Data lines
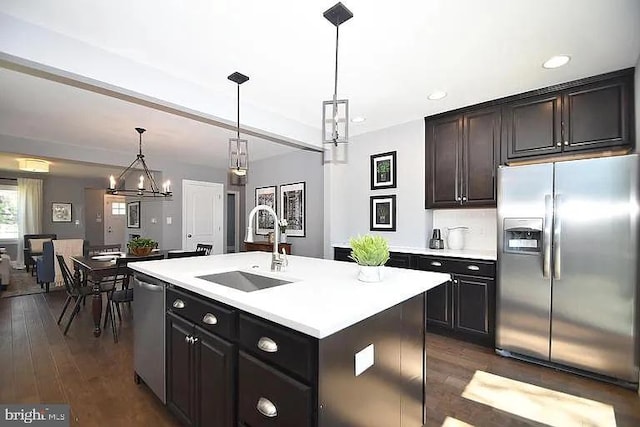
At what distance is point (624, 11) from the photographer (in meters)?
1.76

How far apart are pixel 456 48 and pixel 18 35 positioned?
2897 mm

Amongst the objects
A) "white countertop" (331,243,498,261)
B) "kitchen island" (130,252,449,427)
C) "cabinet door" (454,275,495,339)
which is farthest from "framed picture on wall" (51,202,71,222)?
"cabinet door" (454,275,495,339)

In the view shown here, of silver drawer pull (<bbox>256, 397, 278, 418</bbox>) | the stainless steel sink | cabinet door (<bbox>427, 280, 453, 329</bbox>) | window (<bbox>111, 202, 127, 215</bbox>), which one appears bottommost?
cabinet door (<bbox>427, 280, 453, 329</bbox>)

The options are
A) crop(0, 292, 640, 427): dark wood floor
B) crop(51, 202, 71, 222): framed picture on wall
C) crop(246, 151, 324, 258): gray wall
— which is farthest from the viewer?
crop(51, 202, 71, 222): framed picture on wall

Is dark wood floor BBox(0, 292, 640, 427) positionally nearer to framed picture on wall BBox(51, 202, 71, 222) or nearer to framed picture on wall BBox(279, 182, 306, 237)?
framed picture on wall BBox(279, 182, 306, 237)

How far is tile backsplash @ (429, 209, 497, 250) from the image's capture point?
3.43 metres

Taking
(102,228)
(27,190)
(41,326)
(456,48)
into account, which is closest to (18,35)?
(456,48)

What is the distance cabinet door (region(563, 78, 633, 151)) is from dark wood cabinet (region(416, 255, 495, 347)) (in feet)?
4.41

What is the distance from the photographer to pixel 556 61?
2.34m

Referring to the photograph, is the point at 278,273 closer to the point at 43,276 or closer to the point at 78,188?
the point at 43,276

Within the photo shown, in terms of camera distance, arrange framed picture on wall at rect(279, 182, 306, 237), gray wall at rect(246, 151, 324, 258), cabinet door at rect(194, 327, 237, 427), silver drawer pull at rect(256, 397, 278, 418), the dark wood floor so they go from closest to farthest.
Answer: silver drawer pull at rect(256, 397, 278, 418)
cabinet door at rect(194, 327, 237, 427)
the dark wood floor
gray wall at rect(246, 151, 324, 258)
framed picture on wall at rect(279, 182, 306, 237)

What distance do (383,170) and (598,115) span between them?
2.18 meters

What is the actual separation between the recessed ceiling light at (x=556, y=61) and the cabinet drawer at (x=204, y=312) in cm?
289

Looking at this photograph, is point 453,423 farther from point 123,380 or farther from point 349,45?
point 349,45
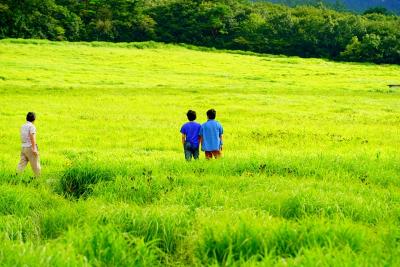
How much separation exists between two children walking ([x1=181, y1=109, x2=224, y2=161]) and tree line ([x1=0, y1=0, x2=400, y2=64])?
88941 millimetres

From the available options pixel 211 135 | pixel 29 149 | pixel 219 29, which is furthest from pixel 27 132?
pixel 219 29

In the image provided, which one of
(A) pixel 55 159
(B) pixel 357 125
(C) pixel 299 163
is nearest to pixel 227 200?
(C) pixel 299 163

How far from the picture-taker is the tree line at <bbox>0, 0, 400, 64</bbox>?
102000 mm

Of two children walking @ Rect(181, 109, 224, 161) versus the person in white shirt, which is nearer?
the person in white shirt

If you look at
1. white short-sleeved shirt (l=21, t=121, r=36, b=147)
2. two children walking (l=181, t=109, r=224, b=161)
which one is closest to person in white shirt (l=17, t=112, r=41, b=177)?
Result: white short-sleeved shirt (l=21, t=121, r=36, b=147)

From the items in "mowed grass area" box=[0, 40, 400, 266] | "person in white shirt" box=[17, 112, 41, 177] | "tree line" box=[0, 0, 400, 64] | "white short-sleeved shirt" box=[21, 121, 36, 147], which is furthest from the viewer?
"tree line" box=[0, 0, 400, 64]

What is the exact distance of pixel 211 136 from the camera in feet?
46.7

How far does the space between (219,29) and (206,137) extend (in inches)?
4341

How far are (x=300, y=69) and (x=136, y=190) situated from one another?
2751 inches

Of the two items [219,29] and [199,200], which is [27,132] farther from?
[219,29]

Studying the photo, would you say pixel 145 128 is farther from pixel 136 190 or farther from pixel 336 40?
pixel 336 40

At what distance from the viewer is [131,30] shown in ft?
386

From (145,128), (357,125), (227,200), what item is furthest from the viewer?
(357,125)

Exercise directions
Quote the preceding listing precisely and completely, omitting its images.

Result
At what distance is point (624, 11) from the photographer (in meters)?
1.76

How far apart are pixel 456 48 and pixel 18 35 positioned?
2897 mm

Amongst the objects
A) "white countertop" (331,243,498,261)
B) "kitchen island" (130,252,449,427)
C) "cabinet door" (454,275,495,339)
which is farthest from "framed picture on wall" (51,202,71,222)?
"cabinet door" (454,275,495,339)

In the view shown here, of silver drawer pull (<bbox>256, 397, 278, 418</bbox>) | the stainless steel sink | cabinet door (<bbox>427, 280, 453, 329</bbox>) | window (<bbox>111, 202, 127, 215</bbox>), which one appears bottommost?
cabinet door (<bbox>427, 280, 453, 329</bbox>)

The options are
A) crop(0, 292, 640, 427): dark wood floor
B) crop(51, 202, 71, 222): framed picture on wall
C) crop(246, 151, 324, 258): gray wall
— which is farthest from the viewer?
crop(51, 202, 71, 222): framed picture on wall

Is dark wood floor BBox(0, 292, 640, 427) positionally nearer to framed picture on wall BBox(51, 202, 71, 222) or nearer to framed picture on wall BBox(279, 182, 306, 237)?
framed picture on wall BBox(279, 182, 306, 237)

How far is tile backsplash @ (429, 209, 497, 250) from the image's capture point?
3.43 metres

Taking
(102,228)
(27,190)
(41,326)
(456,48)
into account, which is closest to (18,35)?
(456,48)

What is the distance cabinet door (region(563, 78, 633, 151)) is from dark wood cabinet (region(416, 255, 495, 347)) (in feet)?
4.41

What is the distance from the photographer to pixel 556 61?
2.34m

Referring to the photograph, is the point at 278,273 closer to the point at 43,276 or closer to the point at 78,188?
the point at 43,276

Within the photo shown, in terms of camera distance, arrange framed picture on wall at rect(279, 182, 306, 237), gray wall at rect(246, 151, 324, 258), cabinet door at rect(194, 327, 237, 427), silver drawer pull at rect(256, 397, 278, 418), the dark wood floor so they go from closest to farthest.
Answer: silver drawer pull at rect(256, 397, 278, 418)
cabinet door at rect(194, 327, 237, 427)
the dark wood floor
gray wall at rect(246, 151, 324, 258)
framed picture on wall at rect(279, 182, 306, 237)

What distance do (383,170) and (598,115) span between them?
2.18 meters

What is the actual separation between the recessed ceiling light at (x=556, y=61) and the cabinet drawer at (x=204, y=312) in cm?
289

Looking at this photograph, is point 453,423 farther from point 123,380 or farther from point 349,45?
point 349,45
How much separation exists between two children walking ([x1=181, y1=109, x2=224, y2=161]) and tree line ([x1=0, y1=0, x2=400, y2=64])?
88941 millimetres

From the available options pixel 211 135 | pixel 29 149 | pixel 219 29, which is furthest from pixel 27 132?
pixel 219 29

In the image provided, which one of
(A) pixel 55 159
(B) pixel 357 125
(C) pixel 299 163
is nearest to pixel 227 200?
(C) pixel 299 163

How far from the picture-taker is the tree line at <bbox>0, 0, 400, 64</bbox>?
102000 mm

Of two children walking @ Rect(181, 109, 224, 161) versus the person in white shirt, which is nearer?
the person in white shirt

If you look at
1. white short-sleeved shirt (l=21, t=121, r=36, b=147)
2. two children walking (l=181, t=109, r=224, b=161)
which one is closest to person in white shirt (l=17, t=112, r=41, b=177)?
Result: white short-sleeved shirt (l=21, t=121, r=36, b=147)

From the items in "mowed grass area" box=[0, 40, 400, 266] | "person in white shirt" box=[17, 112, 41, 177] | "tree line" box=[0, 0, 400, 64] | "white short-sleeved shirt" box=[21, 121, 36, 147], which is furthest from the viewer?
"tree line" box=[0, 0, 400, 64]

What is the exact distance of pixel 211 136 from the camera in feet?
46.7

How far does the space between (219,29) and (206,137) extend (in inches)?
4341

How far are (x=300, y=69) and (x=136, y=190) situated from one another?
2751 inches

Of the two items [219,29] and [199,200], which is [27,132] farther from?
[219,29]

Studying the photo, would you say pixel 145 128 is farther from pixel 136 190 or farther from pixel 336 40?
pixel 336 40

At what distance from the viewer is [131,30] shown in ft?
386

From (145,128), (357,125), (227,200), what item is furthest from the viewer?
(357,125)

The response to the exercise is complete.